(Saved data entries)
--- --- ---

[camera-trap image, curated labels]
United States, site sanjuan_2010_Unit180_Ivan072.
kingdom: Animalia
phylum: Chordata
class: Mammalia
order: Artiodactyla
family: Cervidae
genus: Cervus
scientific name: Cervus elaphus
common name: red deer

--- --- ---

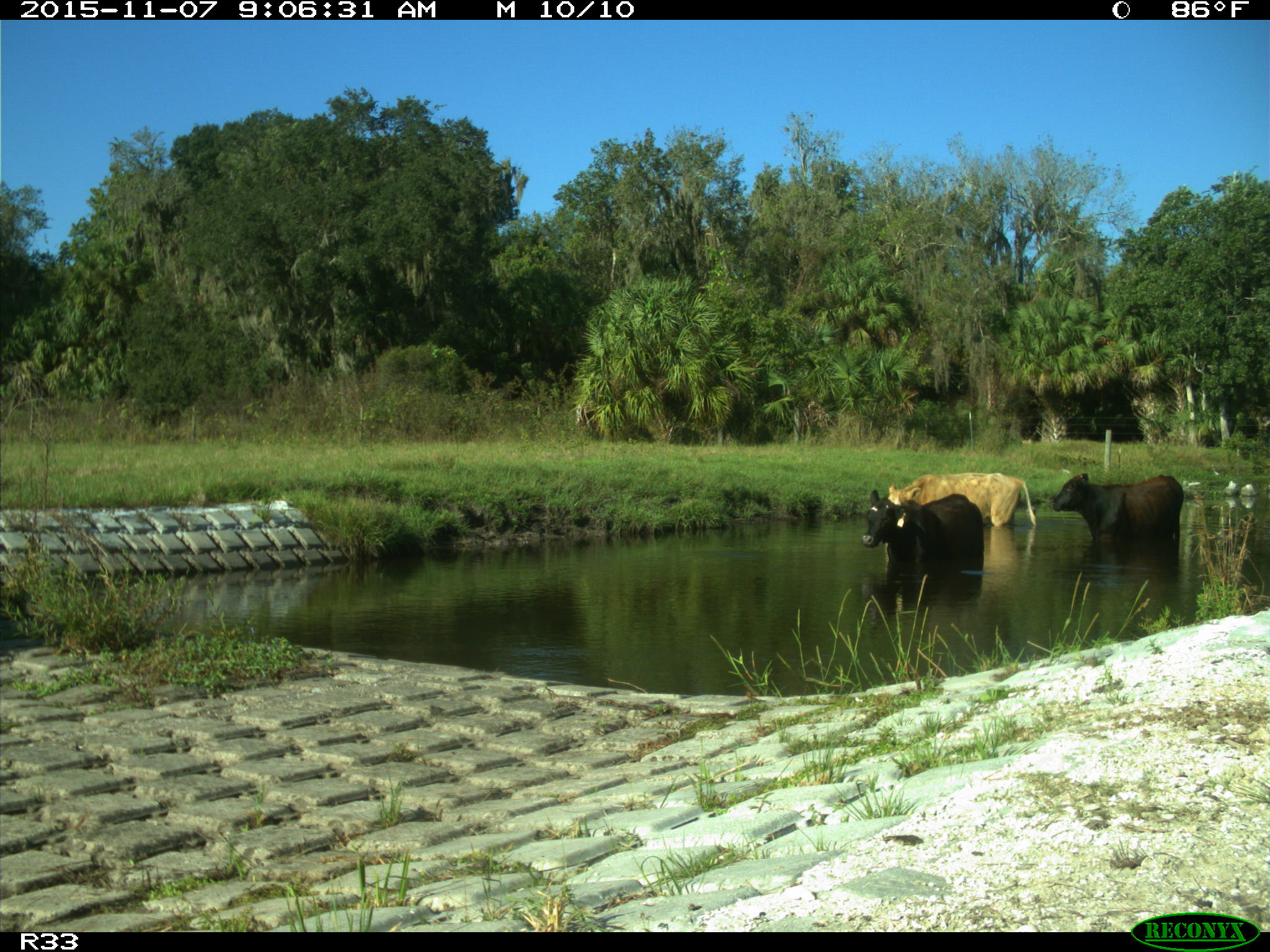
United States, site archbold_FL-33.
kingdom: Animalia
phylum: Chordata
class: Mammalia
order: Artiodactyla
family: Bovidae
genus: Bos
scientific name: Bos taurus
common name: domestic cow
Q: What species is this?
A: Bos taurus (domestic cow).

--- --- ---

To do :: Your reply is to repeat, unchanged, the lines above running from the one with "[camera-trap image, curated labels]" up to and including the one with "common name: red deer".

Answer section ::
[camera-trap image, curated labels]
United States, site sanjuan_2010_Unit180_Ivan072.
kingdom: Animalia
phylum: Chordata
class: Mammalia
order: Artiodactyla
family: Cervidae
genus: Cervus
scientific name: Cervus elaphus
common name: red deer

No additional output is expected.